“Finish each day and be done with it. You have done what you could. Some blunders and absurdities no doubt crept in; forget them as soon as you can. Tomorrow is a new day. You shall begin it serenely and with too high a spirit to be encumbered with your old nonsense.”― Ralph Waldo Emerson
I’m shaking my head at myself today, and this week, wondering “why do I make things so complicated?!” I can’t be the only person who questions why things are the way they are, hopes to drastically change them, hems and haws over my choices, weighs the pros and cons, and then second guesses myself. Why do I do this?! Why do my friends and clients do this? What is it about human nature that complicates simple ideas? And then, once complication occurs, I become sad or frustrated, and can’t seem to remember how to simplify again.
Why am I obsessing over what happened earlier in the week? It can be a conversation, a failure, even a success, and I ruminate and get into spiral thinking lately, and have been waking up in the middle of the night with anxiety or dread and think all my same, fast, tumultuous, unproductive thoughts again. When I wake up, I’ve been feeling fatigued and cloudy.

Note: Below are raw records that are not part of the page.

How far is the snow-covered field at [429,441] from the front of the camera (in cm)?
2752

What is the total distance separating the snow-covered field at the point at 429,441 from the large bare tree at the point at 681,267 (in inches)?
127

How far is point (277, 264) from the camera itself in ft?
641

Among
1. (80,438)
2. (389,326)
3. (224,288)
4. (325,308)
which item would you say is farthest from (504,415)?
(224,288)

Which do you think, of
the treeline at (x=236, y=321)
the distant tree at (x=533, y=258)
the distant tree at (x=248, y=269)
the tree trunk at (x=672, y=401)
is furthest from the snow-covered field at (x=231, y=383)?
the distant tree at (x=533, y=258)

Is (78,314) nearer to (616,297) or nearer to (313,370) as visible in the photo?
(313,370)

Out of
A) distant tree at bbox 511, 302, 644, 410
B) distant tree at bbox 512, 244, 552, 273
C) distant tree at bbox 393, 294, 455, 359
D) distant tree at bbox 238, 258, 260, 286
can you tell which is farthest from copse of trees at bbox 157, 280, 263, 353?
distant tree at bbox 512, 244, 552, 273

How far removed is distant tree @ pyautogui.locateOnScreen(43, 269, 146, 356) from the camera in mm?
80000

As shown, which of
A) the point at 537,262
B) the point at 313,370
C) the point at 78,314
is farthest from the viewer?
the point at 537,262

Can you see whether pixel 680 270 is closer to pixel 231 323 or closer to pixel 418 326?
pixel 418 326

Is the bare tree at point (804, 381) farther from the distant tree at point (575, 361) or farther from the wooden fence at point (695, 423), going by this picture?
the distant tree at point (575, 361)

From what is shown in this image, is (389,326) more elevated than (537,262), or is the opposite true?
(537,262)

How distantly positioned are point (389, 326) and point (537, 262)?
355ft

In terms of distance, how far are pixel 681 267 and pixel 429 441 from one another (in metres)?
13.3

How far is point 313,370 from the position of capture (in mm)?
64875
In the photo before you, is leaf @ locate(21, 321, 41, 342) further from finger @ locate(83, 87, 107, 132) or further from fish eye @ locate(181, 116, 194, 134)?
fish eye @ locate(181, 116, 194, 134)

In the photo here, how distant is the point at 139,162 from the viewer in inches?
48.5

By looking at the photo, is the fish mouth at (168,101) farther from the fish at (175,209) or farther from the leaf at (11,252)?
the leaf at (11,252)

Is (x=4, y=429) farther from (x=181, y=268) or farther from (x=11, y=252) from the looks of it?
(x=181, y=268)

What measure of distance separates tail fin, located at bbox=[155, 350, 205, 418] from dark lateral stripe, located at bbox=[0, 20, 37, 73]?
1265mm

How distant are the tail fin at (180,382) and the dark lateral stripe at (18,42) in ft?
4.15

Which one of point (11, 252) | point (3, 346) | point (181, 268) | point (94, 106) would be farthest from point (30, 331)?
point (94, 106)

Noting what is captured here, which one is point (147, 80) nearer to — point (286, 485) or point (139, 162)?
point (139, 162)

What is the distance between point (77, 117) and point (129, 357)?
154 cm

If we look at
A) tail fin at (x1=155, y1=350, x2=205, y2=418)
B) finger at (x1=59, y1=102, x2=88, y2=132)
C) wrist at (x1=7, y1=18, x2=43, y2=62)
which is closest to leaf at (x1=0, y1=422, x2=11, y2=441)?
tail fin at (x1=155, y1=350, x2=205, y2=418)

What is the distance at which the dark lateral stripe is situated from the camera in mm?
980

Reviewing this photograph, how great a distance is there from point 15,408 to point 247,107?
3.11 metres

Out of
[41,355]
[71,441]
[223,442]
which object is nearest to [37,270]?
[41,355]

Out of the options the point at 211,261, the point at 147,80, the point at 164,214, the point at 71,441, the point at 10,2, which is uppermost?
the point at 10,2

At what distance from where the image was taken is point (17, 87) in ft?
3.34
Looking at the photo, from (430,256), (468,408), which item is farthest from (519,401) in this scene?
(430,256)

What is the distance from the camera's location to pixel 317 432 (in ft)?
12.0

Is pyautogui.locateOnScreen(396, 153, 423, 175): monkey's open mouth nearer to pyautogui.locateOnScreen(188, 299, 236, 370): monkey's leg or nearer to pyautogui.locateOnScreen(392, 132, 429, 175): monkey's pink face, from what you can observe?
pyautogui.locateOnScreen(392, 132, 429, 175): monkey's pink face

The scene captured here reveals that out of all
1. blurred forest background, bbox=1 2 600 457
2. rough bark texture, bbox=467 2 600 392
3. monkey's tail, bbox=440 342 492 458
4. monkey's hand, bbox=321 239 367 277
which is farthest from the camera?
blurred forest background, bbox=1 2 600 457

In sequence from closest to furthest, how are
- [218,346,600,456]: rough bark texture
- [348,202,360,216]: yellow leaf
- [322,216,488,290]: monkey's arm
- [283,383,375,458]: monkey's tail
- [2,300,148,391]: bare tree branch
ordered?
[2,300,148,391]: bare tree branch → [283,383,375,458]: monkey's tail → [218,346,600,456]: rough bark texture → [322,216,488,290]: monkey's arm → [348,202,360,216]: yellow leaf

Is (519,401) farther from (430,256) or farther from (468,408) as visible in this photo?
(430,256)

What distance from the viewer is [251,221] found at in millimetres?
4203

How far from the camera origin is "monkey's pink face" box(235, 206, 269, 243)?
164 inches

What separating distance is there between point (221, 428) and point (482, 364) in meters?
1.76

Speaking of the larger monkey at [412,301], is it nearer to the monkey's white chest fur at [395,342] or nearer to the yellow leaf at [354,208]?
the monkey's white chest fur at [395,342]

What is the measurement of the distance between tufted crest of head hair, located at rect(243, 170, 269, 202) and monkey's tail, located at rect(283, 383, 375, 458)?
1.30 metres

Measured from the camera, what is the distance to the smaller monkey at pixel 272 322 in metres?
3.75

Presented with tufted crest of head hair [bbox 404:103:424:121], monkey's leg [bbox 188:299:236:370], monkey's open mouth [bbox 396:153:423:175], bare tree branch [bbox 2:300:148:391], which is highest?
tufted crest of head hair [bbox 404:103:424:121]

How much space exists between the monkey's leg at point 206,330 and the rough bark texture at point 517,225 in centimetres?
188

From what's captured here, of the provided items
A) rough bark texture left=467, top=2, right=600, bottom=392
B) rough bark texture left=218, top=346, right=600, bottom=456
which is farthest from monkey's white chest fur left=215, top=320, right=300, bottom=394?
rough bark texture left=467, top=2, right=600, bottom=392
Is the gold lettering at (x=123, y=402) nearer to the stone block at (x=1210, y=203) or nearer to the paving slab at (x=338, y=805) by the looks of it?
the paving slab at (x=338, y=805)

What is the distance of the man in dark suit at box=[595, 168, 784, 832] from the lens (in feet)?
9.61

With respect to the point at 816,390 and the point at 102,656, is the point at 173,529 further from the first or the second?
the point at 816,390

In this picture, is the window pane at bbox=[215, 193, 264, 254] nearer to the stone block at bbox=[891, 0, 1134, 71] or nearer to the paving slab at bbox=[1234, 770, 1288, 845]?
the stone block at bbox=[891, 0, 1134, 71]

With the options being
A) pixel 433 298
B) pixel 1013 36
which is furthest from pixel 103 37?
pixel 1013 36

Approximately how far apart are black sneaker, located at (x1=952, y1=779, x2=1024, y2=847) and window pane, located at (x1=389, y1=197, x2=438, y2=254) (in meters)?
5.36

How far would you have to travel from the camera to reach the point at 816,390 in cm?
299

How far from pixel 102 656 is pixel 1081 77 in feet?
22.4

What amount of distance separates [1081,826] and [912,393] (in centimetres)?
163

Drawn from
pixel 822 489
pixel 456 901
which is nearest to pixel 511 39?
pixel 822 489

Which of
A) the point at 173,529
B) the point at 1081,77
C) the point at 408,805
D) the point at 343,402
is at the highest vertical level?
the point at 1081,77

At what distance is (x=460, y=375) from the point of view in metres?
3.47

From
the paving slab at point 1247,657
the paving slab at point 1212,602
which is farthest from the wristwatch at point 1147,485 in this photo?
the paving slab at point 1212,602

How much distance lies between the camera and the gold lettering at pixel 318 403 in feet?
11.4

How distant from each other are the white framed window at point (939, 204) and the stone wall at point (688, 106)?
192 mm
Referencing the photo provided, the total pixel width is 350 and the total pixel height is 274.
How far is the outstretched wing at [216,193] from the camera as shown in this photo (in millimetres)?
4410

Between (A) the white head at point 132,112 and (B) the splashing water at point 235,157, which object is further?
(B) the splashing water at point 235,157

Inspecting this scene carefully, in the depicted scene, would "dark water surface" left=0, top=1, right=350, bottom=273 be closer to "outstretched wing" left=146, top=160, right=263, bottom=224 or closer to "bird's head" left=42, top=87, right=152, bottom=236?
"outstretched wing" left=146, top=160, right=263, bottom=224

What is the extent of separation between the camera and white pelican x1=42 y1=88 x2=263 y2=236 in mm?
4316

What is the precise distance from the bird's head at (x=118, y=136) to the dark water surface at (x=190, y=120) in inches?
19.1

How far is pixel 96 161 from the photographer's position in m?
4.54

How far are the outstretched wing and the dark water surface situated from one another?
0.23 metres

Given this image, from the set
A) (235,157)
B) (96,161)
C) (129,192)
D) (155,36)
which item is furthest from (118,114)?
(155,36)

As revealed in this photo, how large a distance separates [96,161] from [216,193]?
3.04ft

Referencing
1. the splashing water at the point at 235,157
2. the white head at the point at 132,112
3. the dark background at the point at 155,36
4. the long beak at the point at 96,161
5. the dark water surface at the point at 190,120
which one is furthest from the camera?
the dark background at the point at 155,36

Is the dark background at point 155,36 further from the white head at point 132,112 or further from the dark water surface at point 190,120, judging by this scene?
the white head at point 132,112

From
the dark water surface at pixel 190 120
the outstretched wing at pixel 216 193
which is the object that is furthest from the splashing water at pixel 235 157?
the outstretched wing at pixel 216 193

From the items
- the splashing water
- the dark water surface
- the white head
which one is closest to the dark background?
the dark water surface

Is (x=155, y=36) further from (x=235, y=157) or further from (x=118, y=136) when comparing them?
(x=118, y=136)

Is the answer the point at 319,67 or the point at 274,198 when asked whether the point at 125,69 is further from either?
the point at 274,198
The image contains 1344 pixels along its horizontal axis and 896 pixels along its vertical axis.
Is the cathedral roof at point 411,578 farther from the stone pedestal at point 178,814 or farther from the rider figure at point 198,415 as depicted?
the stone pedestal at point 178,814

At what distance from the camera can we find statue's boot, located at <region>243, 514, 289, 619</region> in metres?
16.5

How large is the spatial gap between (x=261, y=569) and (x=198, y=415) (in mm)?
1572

Throughout the day, I work with clients, write this blog, try new recipes, study, exercise and things suddenly get all better. Is it because I’m busy? Am I distracted? No, the opposite. I think it’s because I’m focused. Why is that? I think back to my meditation class, my Gestalt teachers, my inner voice, and remember that I don’t have to do this to myself. I’m dragging myself down contemplating all this crap. And yes, it is crap! Nothing needs to be THIS complex, this complicated. I’m not sending someone into the stratosphere, rather, I’m simply trying to live my life on a Friday. This is not particle physics, it’s my easy, happy-go-lucky nut butter and coaching life in sunny Southern California. It would make sense if I were producing a solution to the Middle East intifada or the Baltimore riots, but I’m not. (This may be a call to action to me, however, to start giving myself more time to think about these important issues rather than angst-y, rumination-oriented, cyclical thinking.) Instead, I’ve been thinking about love and my future and not wanting to “end up alone” and all the drama that women and men habitually get twisted up over.
When I actually talk it out, there’s not a problem. The complexity occurs when I’m stuck in my head. The same thing happens to my clients — when they allow themselves to revisit old patterns, their brains play the same games. So, how do I teach them, and myself, to STOP creating havoc and relax? How can I demonstrate simplicity?
Well, I start with my breath and focus on what really is. I look at the facts, not fiction, not how I want it to be, not how it should have been, but really what is in front of me and take that head on. Then, I breathe in and out again. I may notice five sounds, five red objects and ground myself to the present moment. Life gets complicated when I’m sad about the past and nervous about the future. When I’m here, now (aka the PRESENT) things are really a-okay. I remind myself to listen to my own soft voice that is wise and honest. It’s never that hard! I make it so much more difficult than it has to be! Suddenly, as I write this, I’m once again shaking my head at myself and thinking, “oh yeah, I needed this.” I needed to read and write this as much for myself as for my clients and friends!